Search code examples
machine-learningkeraslstmautoencoderanomaly-detection

Understand the output of LSTM autoencoder and use it to detect outliers in a sequence


I try to build LSTM model that as input receives sequence of integer numbers and outputs probability for each integer to appear. If this probability is low, then the integer should be considered as anomaly. I tried to follow this tutorial - https://towardsdatascience.com/lstm-autoencoder-for-extreme-rare-event-classification-in-keras-ce209a224cfb, particularly this is where my model is from. My input looks like this:

[[[3]
  [1]
  [2]
  [0]]

 [[3]
  [1]
  [2]
  [0]]

 [[3]
  [1]
  [2]
  [0]]

However I can't understand what I gain as an output.

[[[ 2.7052343 ]
  [ 1.0618575 ]
  [ 1.8257084 ]
  [-0.54579014]]

 [[ 2.9069736 ]
  [ 1.0850943 ]
  [ 1.9787762 ]
  [ 0.01915958]]

 [[ 2.9069736 ]
  [ 1.0850943 ]
  [ 1.9787762 ]
  [ 0.01915958]]  

Is it reconstruction error? Or the probabilities for each integer? And if so, why they're not in the range of 0-1? I would be grateful if someone could explain this.

The model:

time_steps = 4
features = 1

train_keys_reshaped = train_integer_encoded.reshape(91, time_steps, features)
test_keys_reshaped = test_integer_encoded.reshape(25, time_steps, features)

model = Sequential()
model.add(LSTM(32, activation='relu', input_shape=(time_steps, features), return_sequences=True))
model.add(LSTM(16, activation='relu', return_sequences=False))
model.add(RepeatVector(time_steps)) # to convert 2D output into expected by decoder 3D
model.add(LSTM(16, activation='relu', return_sequences=True))
model.add(LSTM(32, activation='relu', return_sequences=True))
model.add(TimeDistributed(Dense(features)))

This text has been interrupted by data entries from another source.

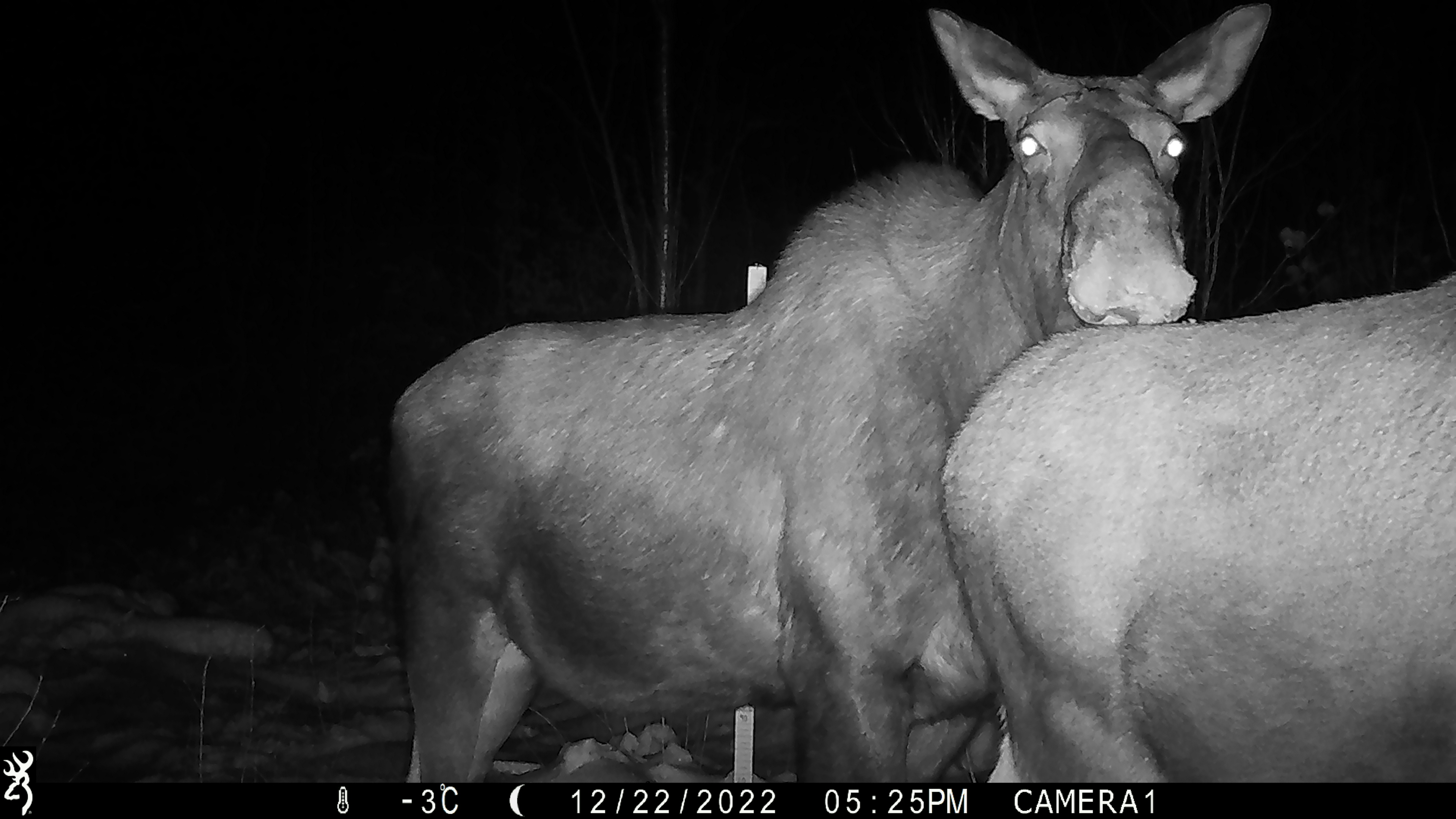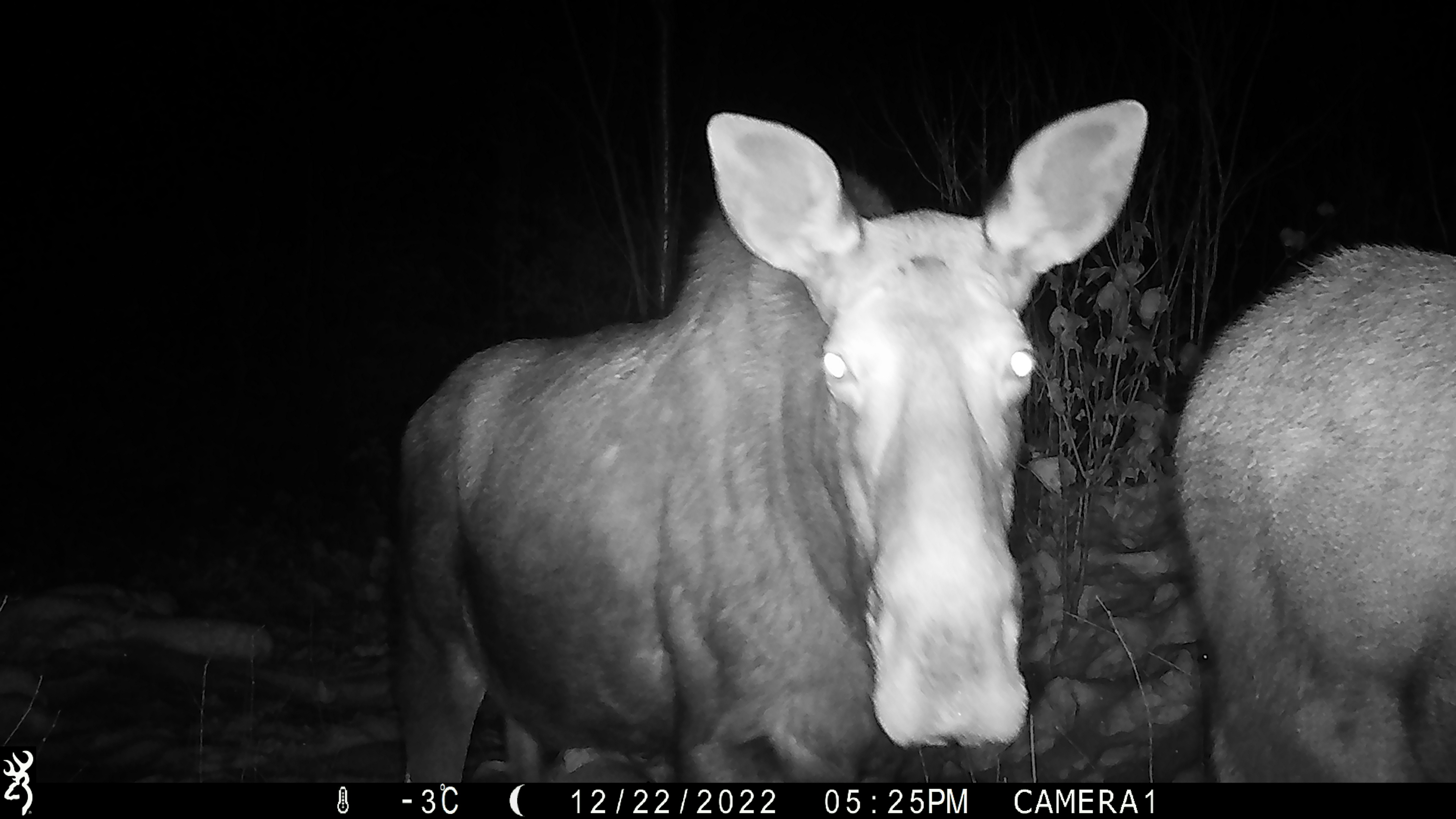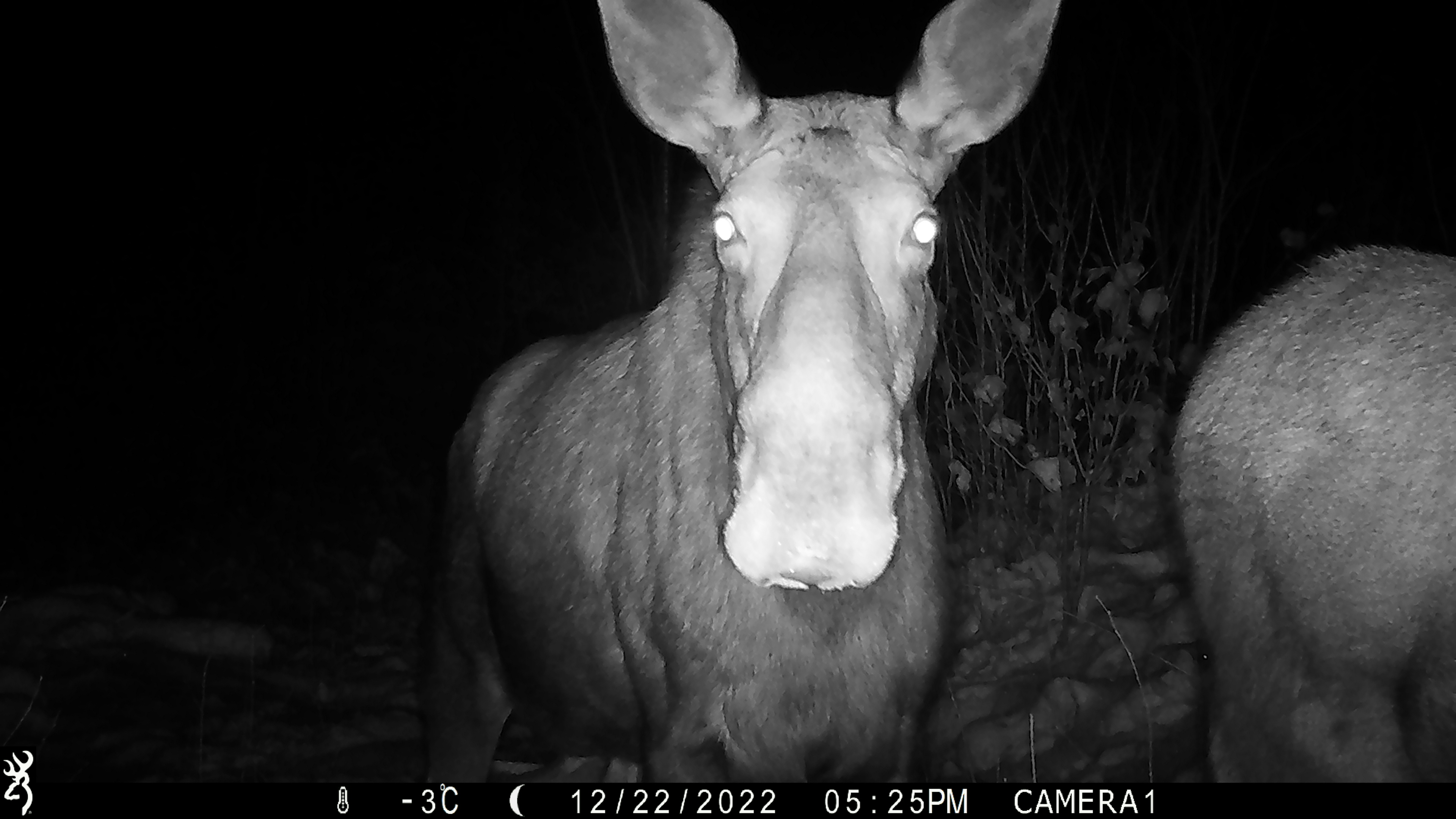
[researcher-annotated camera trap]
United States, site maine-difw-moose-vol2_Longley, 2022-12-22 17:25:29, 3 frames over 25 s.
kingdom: Animalia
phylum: Chordata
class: Mammalia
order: Artiodactyla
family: Cervidae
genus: Alces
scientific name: Alces alces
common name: moose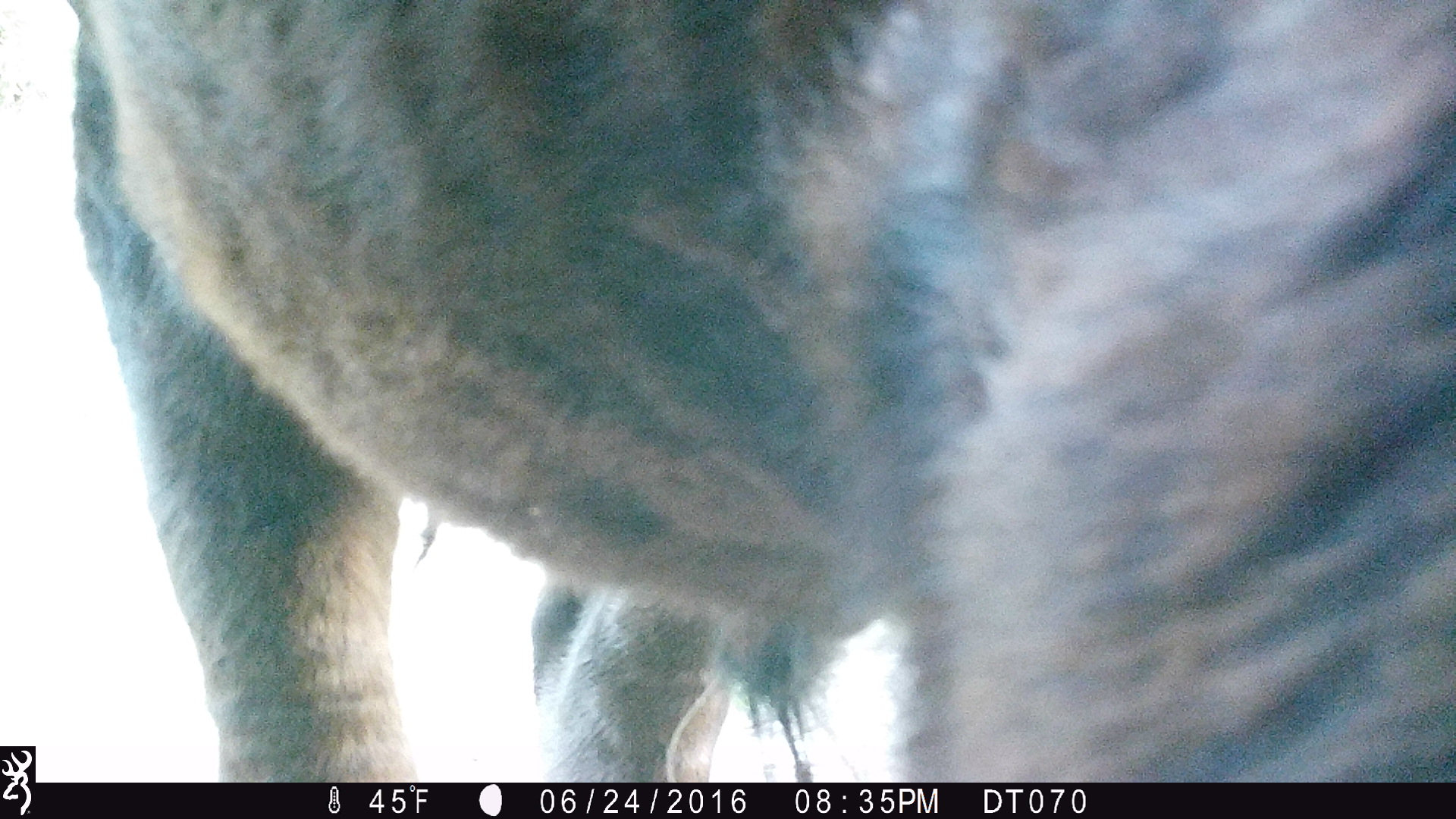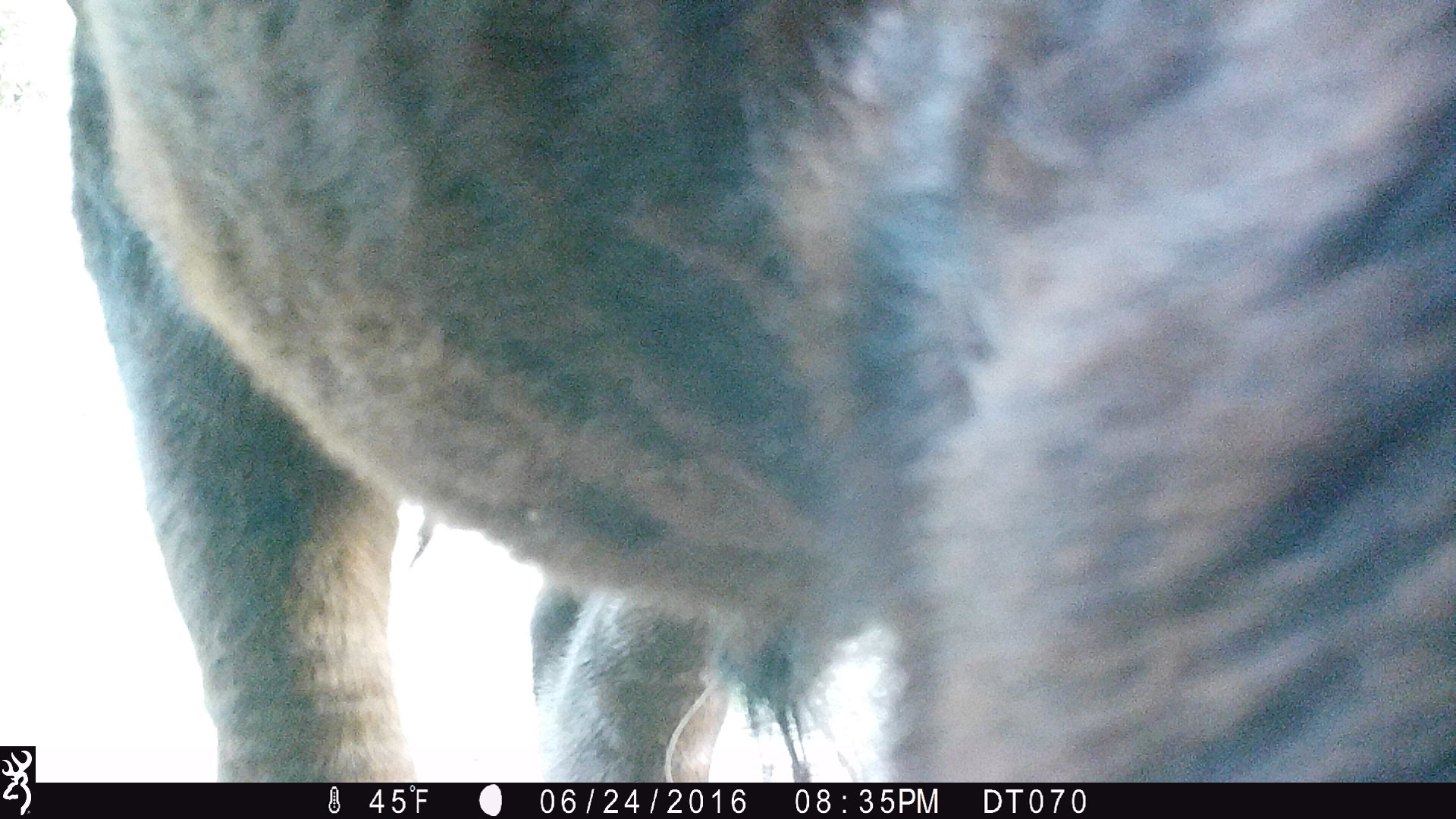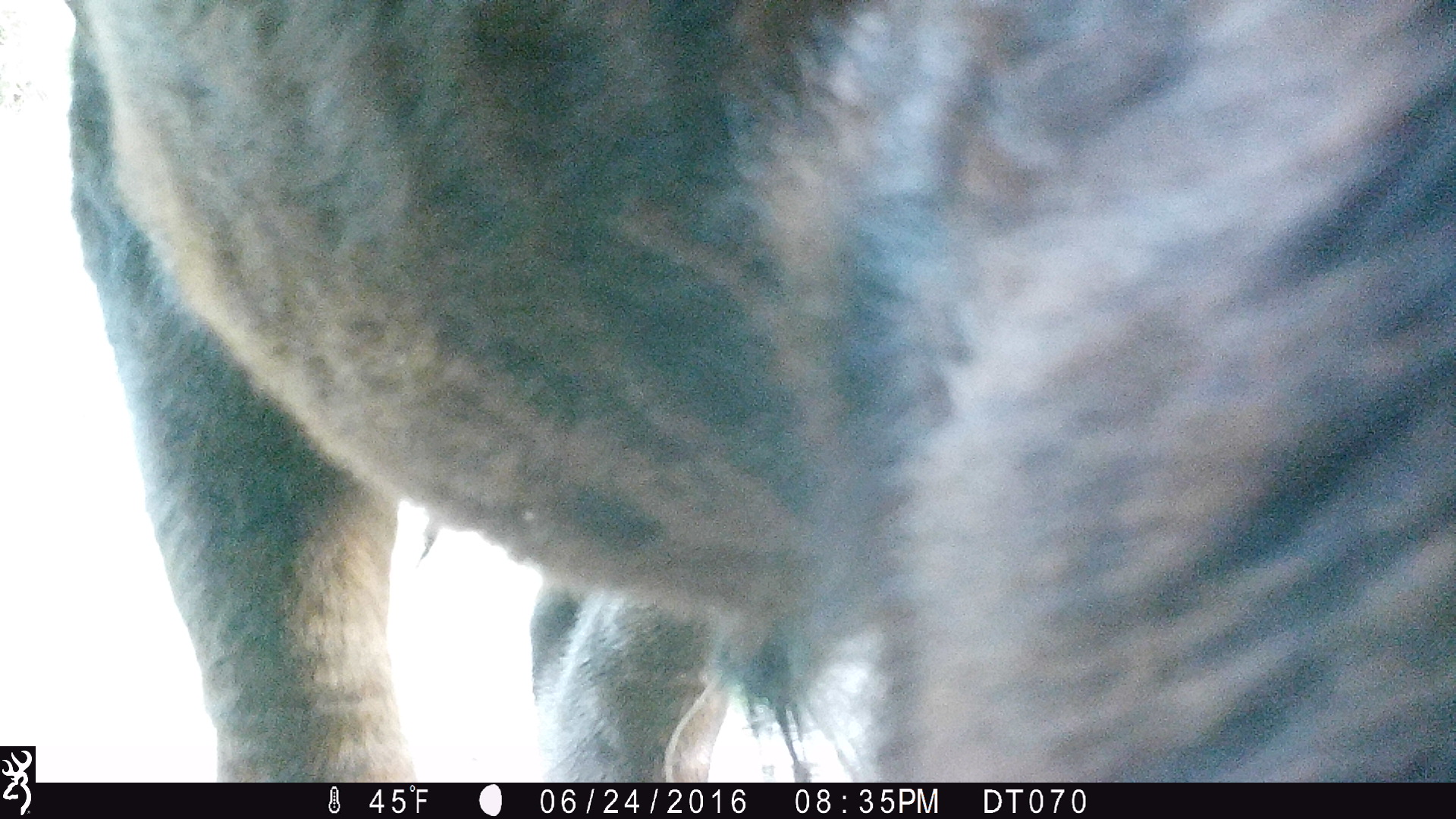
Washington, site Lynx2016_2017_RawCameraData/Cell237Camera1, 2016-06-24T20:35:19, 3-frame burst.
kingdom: Animalia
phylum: Chordata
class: Mammalia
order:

adam = optimizers.Adam(0.0001)
model.compile(loss='mse', optimizer=adam)

model_history = model.fit(train_keys_reshaped, train_keys_reshaped,
                          epochs=700,
                          validation_split=0.1)

predicted_probs = model.predict(test_keys_reshaped) 

Solution

  • As you said it's an autoencoder. Your autoencoder tries to reconstruct your input. As you see, the output values are very close to the input values, there is not a big error. So the autoencoder is well trained.

    Now if you want to detect outliers in your data, you can compute the reconstruction error (Could be Mean square Error between input and output) and set up a threshold.

    If reconstruction error is superior than the threshold it's gonna be an outlier, since the autoencoder is not trained on reconstructing outlier data.

    This schema reprensents better the idea: enter image description here

    I hope this helps ;)